Tom Keegan: Beaty goes from meddler to autocrat

By Tom Keegan     Oct 12, 2018

Nick Krug
Kansas head coach David Beaty, right, screams from the sidelines during the third quarter on Saturday, Sept. 16, 2017 at Peden Stadium in Athens, Ohio.

Athletic directors in search of new head football coaches find that there are advantages and disadvantages to hiring assistant coaches to their first jobs as head coaches.

One advantage is that they tend to command smaller salaries. For example, David Beaty’s salary his first two seasons at Kansas was $800,000.

One disadvantage is that assistants have to assemble their staffs from scratch, something they never have done. An existing head coach can bring most of his staff with him, his assistants’ roles already defined, the staff chemistry set. That enables the new staff to hit the ground at full speed without an adjustment period.

Developing a stable staff with strong chemistry has been one of the many challenging areas for Beaty, as evidenced by incredibly high turnover, the latest being Beaty’s midseason firing of offensive coordinator Doug Meacham.

All head coaches come with a stronger background on one side of the ball. In Beaty’s case, that would be offense. He was a receiver as a player and with the exception of one year as an offensive coordinator at Rice, spent most of his career coaching receivers.

In some cases, working for a head coach from the same side of the ball is good news because he’ll have a tendency to be more understanding of the need to load up on scholarship players on that side, at the expense of the other. But if the head coach is a meddler, a coordinator is better off working on the other side of the ball.

Defensive coordinator Clint Bowen is the only one on Beaty’s staff to hold his same job for all four seasons. Beaty’s close friend Kenny Perry has been on his staff the whole time but moved from cornerbacks to coordinator of special teams this season.

Meacham coordinated the Kansas offense for one-and-a-half seasons, the longest Beaty has allowed anyone to keep that job before taking over himself.

Meacham said no to Beaty the first time he asked him to come to Kansas before the 2015 season, deciding to stay at TCU. Beaty turned to Rob Likens, stuck with him for a year, and then demoted him to what the head coach termed “walk-around guy.” Likens now is Herman Edwards’ offensive coordinator at Arizona State.

Interestingly, when Beaty took the Kansas job, Lincoln Riley, second-year head coach at Oklahoma, was at the top of his wish list for an OC. Riley then was at East Carolina, working as OC for Ruffin McNeill, who became Riley’s defensive coordinator earlier this week after the firing of Mike Stoops.
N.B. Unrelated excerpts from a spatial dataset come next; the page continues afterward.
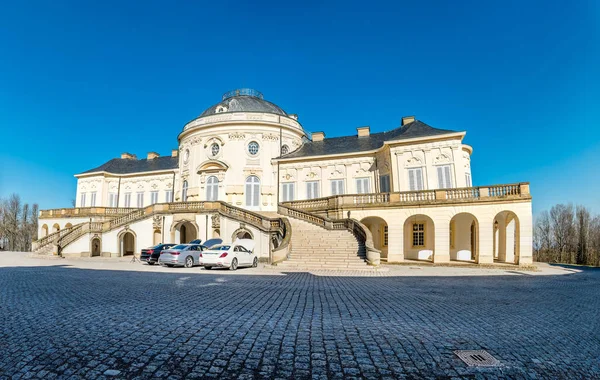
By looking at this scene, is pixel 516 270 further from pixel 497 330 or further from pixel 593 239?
pixel 593 239

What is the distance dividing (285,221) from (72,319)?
728 inches

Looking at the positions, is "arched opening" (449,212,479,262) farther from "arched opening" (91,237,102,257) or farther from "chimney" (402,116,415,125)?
"arched opening" (91,237,102,257)

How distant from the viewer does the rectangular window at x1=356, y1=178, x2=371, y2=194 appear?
31.4 m

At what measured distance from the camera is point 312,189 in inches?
1313

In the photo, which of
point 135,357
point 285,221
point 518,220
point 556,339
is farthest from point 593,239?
point 135,357

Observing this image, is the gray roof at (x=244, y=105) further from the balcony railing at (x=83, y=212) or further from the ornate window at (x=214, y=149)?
the balcony railing at (x=83, y=212)

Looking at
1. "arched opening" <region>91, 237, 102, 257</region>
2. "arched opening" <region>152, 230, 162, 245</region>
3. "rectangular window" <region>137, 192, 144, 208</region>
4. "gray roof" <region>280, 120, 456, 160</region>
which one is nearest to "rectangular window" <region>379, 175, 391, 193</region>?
"gray roof" <region>280, 120, 456, 160</region>

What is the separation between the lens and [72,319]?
6172 millimetres

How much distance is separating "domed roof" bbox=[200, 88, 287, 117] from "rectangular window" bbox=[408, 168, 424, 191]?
16.2 metres

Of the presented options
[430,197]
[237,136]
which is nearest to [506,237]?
[430,197]

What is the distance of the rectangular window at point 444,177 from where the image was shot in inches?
1062

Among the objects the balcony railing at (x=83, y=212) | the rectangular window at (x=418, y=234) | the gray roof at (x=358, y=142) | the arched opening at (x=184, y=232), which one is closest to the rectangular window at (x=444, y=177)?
the gray roof at (x=358, y=142)

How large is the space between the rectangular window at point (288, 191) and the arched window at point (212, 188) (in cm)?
690

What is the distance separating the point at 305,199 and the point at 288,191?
342 centimetres
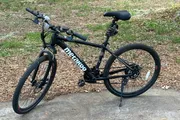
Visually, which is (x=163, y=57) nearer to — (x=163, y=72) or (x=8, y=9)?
(x=163, y=72)

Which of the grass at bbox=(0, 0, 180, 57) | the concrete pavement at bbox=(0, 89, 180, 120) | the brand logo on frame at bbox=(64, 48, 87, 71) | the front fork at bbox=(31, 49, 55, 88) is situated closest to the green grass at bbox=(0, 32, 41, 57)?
the grass at bbox=(0, 0, 180, 57)

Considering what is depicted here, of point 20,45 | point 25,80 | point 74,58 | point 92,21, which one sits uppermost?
point 74,58

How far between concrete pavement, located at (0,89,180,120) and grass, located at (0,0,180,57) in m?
1.81

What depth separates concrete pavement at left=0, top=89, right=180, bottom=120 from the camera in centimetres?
355

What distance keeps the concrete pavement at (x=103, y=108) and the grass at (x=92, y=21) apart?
71.4 inches

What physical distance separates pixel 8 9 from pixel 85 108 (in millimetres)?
5769

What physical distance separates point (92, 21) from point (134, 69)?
3.83m

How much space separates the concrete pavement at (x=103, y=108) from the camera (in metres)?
3.55

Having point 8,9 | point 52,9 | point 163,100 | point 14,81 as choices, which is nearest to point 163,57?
point 163,100

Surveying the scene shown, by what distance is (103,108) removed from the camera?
373 centimetres

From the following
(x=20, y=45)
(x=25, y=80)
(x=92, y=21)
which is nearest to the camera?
(x=25, y=80)

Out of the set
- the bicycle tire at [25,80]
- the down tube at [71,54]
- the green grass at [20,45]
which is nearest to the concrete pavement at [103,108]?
the bicycle tire at [25,80]

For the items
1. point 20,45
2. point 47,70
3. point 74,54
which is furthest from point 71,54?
point 20,45

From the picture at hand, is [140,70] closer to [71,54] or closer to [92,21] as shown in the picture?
[71,54]
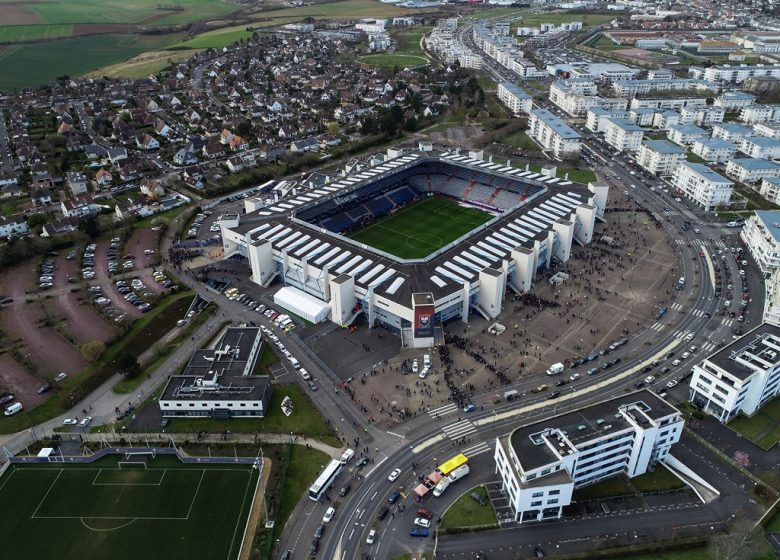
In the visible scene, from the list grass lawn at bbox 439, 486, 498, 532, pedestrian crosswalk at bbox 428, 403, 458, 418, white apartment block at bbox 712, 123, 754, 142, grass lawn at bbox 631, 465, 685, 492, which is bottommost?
white apartment block at bbox 712, 123, 754, 142

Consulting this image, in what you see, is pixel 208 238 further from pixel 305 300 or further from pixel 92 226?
pixel 305 300

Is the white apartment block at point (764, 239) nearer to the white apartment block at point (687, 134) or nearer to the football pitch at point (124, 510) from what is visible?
the white apartment block at point (687, 134)

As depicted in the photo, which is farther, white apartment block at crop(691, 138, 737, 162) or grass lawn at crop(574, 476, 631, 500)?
white apartment block at crop(691, 138, 737, 162)

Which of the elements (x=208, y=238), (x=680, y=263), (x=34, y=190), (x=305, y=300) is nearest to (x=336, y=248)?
(x=305, y=300)

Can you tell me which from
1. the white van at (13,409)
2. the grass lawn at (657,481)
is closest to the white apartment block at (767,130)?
the grass lawn at (657,481)

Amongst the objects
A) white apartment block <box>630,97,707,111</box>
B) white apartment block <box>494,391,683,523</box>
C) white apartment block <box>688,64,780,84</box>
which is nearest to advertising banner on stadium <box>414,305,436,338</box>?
white apartment block <box>494,391,683,523</box>

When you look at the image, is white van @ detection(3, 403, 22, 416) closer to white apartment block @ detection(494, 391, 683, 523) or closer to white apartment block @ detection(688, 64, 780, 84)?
white apartment block @ detection(494, 391, 683, 523)
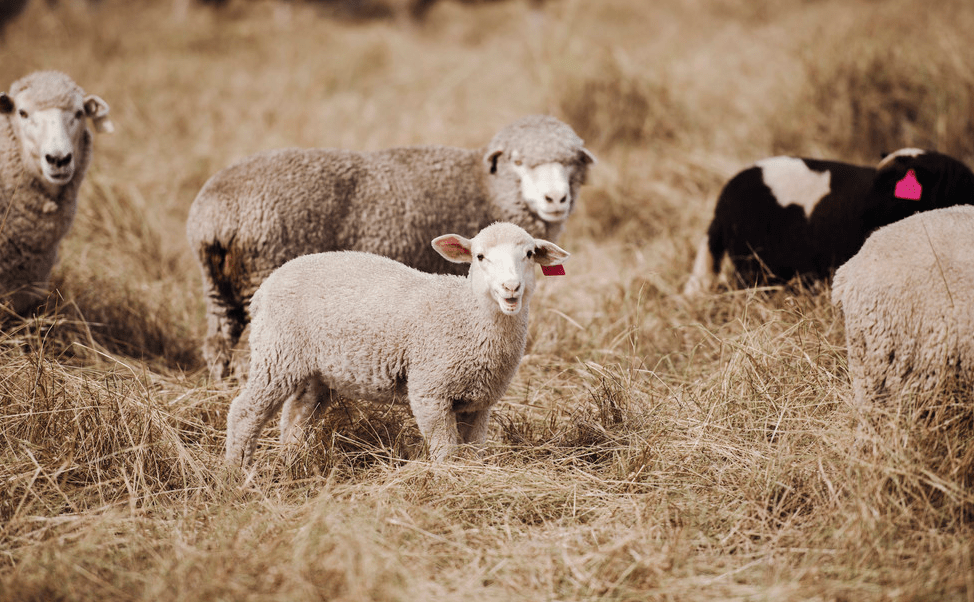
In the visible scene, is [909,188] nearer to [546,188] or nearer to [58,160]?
[546,188]

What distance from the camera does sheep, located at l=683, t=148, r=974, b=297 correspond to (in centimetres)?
354

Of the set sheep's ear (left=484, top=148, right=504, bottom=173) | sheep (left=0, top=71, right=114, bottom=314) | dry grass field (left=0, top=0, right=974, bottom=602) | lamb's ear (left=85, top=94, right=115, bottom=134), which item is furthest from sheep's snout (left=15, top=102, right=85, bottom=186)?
sheep's ear (left=484, top=148, right=504, bottom=173)

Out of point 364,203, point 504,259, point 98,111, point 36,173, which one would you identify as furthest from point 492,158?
point 36,173

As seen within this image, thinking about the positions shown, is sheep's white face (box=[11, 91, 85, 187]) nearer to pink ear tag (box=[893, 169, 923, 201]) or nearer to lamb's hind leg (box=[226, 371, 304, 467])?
lamb's hind leg (box=[226, 371, 304, 467])

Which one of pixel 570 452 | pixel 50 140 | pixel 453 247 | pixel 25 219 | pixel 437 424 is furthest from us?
pixel 25 219

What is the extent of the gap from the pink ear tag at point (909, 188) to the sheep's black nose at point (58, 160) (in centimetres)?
377

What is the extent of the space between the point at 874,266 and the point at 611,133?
482 cm

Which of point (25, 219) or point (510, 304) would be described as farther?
point (25, 219)

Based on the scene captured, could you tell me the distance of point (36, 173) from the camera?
145 inches

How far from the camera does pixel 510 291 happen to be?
8.05ft

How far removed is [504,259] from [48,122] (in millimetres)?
2447

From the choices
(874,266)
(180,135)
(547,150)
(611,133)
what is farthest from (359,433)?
(180,135)

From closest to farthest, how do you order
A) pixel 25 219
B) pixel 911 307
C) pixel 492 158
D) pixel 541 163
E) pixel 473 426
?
pixel 911 307, pixel 473 426, pixel 25 219, pixel 541 163, pixel 492 158

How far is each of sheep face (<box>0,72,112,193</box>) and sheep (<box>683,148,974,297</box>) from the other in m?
3.22
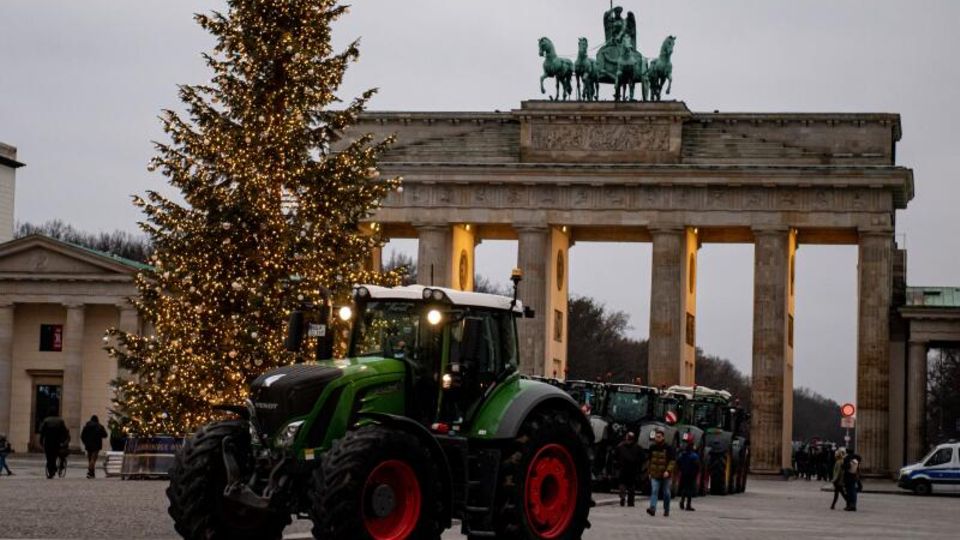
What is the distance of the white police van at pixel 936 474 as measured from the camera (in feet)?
214

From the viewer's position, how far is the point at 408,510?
19.7 m

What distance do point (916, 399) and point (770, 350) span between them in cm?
691

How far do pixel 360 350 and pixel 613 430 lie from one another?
97.5 ft

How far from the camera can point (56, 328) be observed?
82875mm

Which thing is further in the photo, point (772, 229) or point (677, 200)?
point (677, 200)

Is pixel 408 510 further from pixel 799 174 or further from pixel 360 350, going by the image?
pixel 799 174

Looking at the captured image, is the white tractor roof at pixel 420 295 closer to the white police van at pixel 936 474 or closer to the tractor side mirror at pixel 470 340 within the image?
the tractor side mirror at pixel 470 340

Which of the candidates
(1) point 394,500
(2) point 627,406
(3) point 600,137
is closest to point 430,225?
(3) point 600,137

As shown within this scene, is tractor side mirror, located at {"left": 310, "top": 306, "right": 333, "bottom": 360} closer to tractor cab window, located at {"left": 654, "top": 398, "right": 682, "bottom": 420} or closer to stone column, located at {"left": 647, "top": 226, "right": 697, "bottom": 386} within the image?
tractor cab window, located at {"left": 654, "top": 398, "right": 682, "bottom": 420}

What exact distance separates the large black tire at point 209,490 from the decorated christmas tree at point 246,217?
14.9m

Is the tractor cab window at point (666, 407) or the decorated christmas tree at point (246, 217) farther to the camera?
the tractor cab window at point (666, 407)

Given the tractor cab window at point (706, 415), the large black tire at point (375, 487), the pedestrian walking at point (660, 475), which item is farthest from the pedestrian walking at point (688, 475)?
the large black tire at point (375, 487)

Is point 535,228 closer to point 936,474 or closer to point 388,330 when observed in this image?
point 936,474

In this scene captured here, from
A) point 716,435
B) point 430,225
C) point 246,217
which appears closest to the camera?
point 246,217
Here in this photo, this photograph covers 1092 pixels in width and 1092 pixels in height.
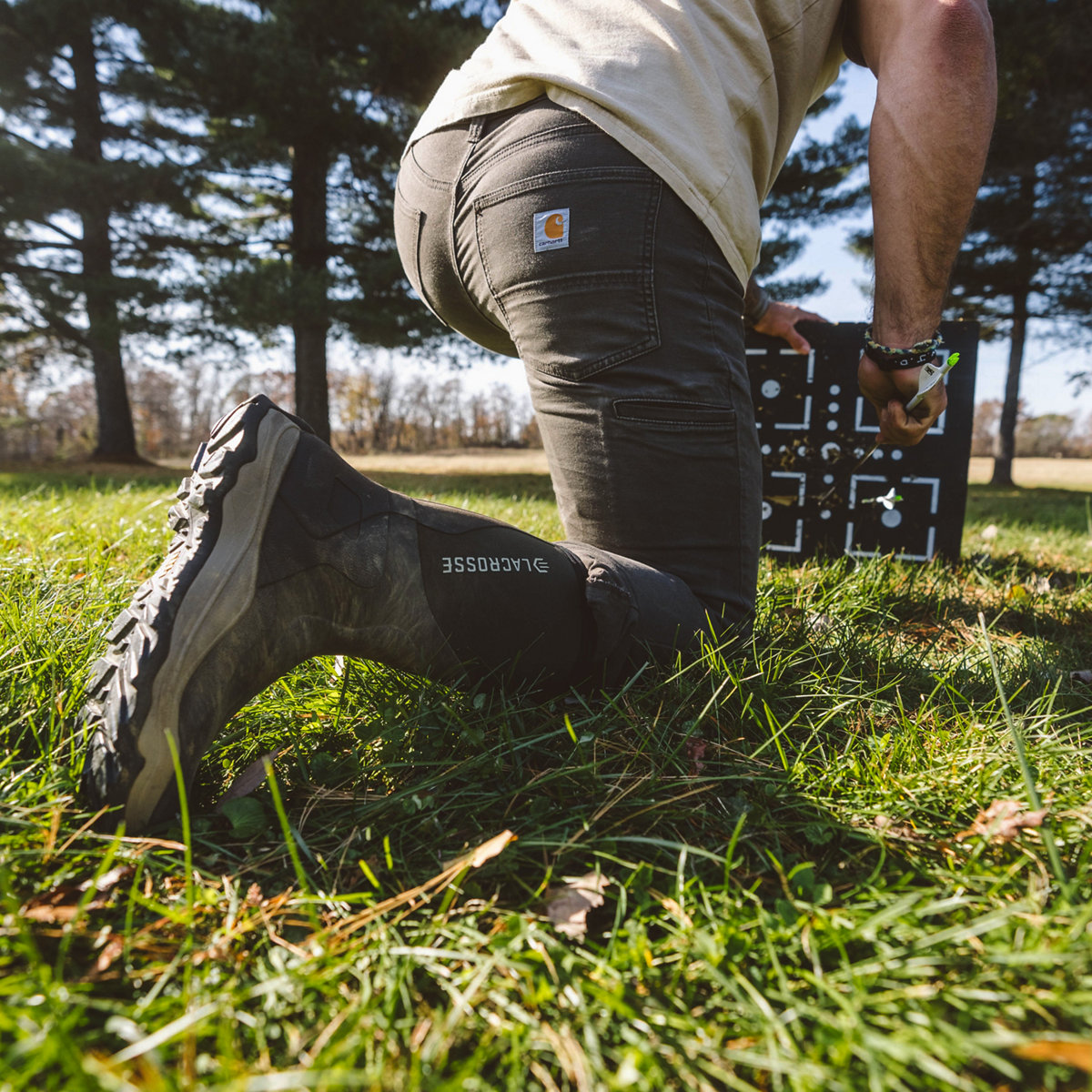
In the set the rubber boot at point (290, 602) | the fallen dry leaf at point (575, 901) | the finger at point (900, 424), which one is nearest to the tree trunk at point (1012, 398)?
the finger at point (900, 424)

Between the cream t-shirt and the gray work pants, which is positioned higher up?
the cream t-shirt

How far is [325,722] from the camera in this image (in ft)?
3.73

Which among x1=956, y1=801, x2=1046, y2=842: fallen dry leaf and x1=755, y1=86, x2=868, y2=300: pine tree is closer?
x1=956, y1=801, x2=1046, y2=842: fallen dry leaf

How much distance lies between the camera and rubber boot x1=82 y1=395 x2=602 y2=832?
827 millimetres

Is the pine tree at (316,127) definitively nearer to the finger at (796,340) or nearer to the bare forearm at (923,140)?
the finger at (796,340)

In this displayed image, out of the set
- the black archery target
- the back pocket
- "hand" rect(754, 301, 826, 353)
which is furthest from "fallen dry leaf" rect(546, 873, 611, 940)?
"hand" rect(754, 301, 826, 353)

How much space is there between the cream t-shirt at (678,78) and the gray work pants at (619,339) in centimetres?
3

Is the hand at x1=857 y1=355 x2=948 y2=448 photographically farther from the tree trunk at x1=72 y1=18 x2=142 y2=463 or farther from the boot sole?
the tree trunk at x1=72 y1=18 x2=142 y2=463

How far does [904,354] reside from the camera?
1.42 metres

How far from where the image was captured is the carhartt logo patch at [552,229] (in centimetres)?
118

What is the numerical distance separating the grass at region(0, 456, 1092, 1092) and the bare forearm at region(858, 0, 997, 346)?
768 millimetres

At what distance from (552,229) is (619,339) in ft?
0.71

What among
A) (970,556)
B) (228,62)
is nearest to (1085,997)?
(970,556)

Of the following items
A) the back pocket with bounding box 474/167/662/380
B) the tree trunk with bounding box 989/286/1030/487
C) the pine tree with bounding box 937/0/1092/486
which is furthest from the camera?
the tree trunk with bounding box 989/286/1030/487
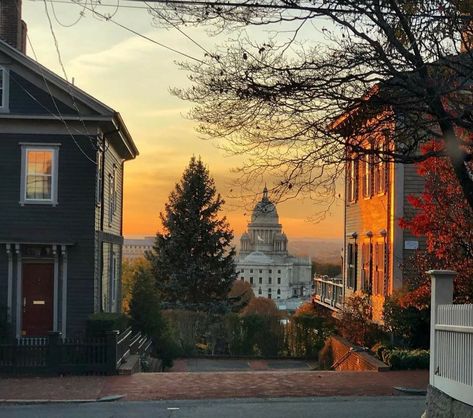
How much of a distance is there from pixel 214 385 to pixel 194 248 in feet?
110

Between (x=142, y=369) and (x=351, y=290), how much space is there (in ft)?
37.8

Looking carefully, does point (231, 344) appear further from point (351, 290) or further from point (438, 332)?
point (438, 332)

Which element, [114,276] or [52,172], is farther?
[114,276]

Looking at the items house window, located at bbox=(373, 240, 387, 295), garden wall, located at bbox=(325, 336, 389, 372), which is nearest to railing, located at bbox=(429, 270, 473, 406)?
garden wall, located at bbox=(325, 336, 389, 372)

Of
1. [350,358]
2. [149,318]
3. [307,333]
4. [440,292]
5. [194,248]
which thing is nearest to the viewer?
[440,292]

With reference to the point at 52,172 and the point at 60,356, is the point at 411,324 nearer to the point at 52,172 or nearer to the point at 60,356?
the point at 60,356

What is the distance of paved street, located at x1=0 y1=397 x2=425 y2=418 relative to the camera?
41.5ft

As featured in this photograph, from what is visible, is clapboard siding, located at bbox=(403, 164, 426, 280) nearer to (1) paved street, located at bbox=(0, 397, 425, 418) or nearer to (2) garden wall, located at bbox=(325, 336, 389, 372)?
(2) garden wall, located at bbox=(325, 336, 389, 372)

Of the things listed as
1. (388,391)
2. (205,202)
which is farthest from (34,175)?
(205,202)

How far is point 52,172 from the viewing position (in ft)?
76.6

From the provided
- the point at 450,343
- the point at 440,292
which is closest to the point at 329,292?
the point at 440,292

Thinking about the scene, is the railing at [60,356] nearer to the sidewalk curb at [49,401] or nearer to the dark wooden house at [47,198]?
the sidewalk curb at [49,401]

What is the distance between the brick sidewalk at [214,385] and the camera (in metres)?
15.1

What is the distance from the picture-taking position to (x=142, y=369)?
2236 cm
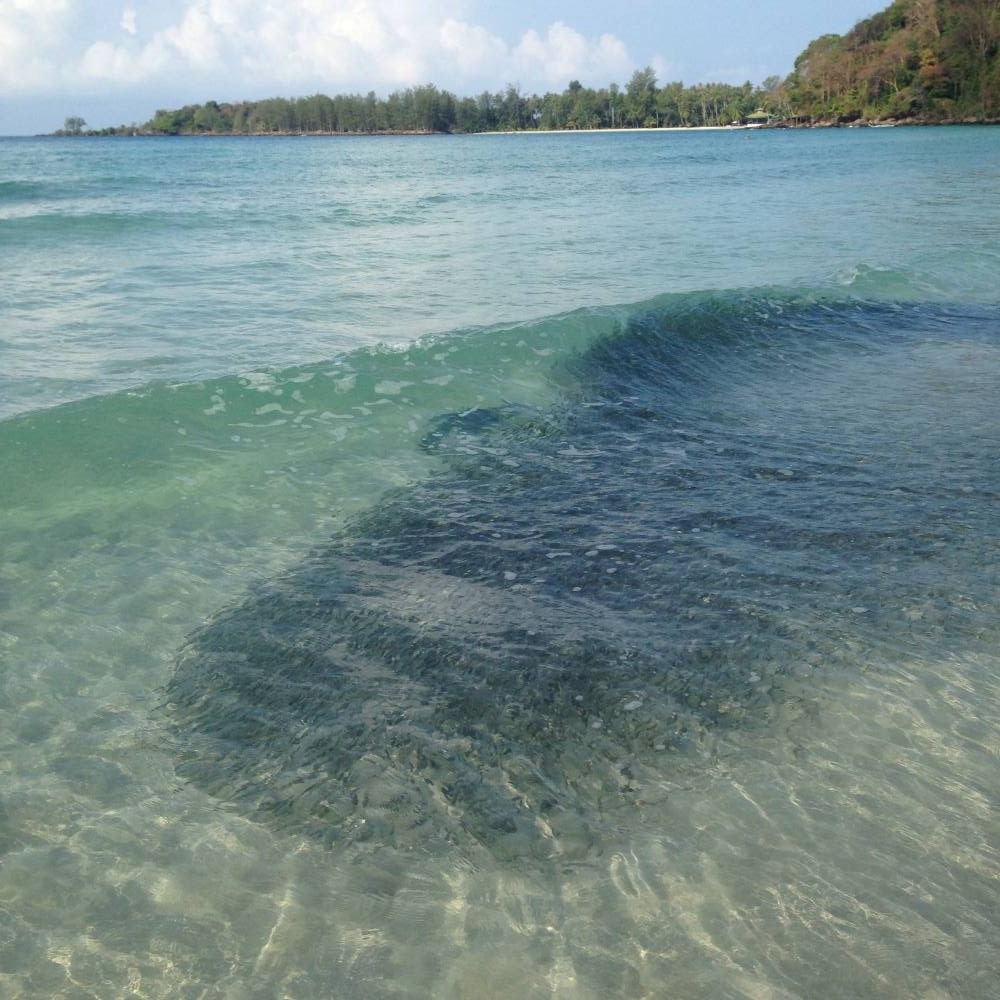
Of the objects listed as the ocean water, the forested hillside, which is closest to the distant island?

Riley told Beaty thanks, but no thanks, and five weeks later Bob Stoops hired Riley to become his OC.

It’s worth wondering where Riley would be now if he had come to work for Beaty at Kansas. He might have lasted a year in that position and then would have been demoted to walk-around guy.

By firing Meacham, Beaty now has nobody on staff with experience coordinating an offense, which can’t hurt his already strong job security for the remainder of the season.

Clearly, Beaty and Meacham had differences, and Beaty just couldn’t keep himself from meddling with the offense. As a result, Beaty stood on one side of the rope, Meacham the other, as they played tug of war, a prescription for an offense to spin its wheels.

The best-case scenario might have been for Meacham to stay and Beaty to stay away completely from the offense. If so, the second-best scenario was to let go of Meacham and have one man calling all the shots, even if that man, Beaty, seems to encounter such great difficulty calling shots.

One of many differences between Beaty and Meacham came at quarterback. Meacham seemed to prefer Peyton Bender, the best pure passer on the roster. Beaty seems eager to see what Miles Kendrick can do.

And then there is Carter Stanley, who had the best game of the season from a KU quarterback against Oklahoma State, probably the best of any QB under Beaty against a Big 12 opponent.

It’s difficult to look at Beaty’s firing of Meacham as anything but the last gasp of a desperate man.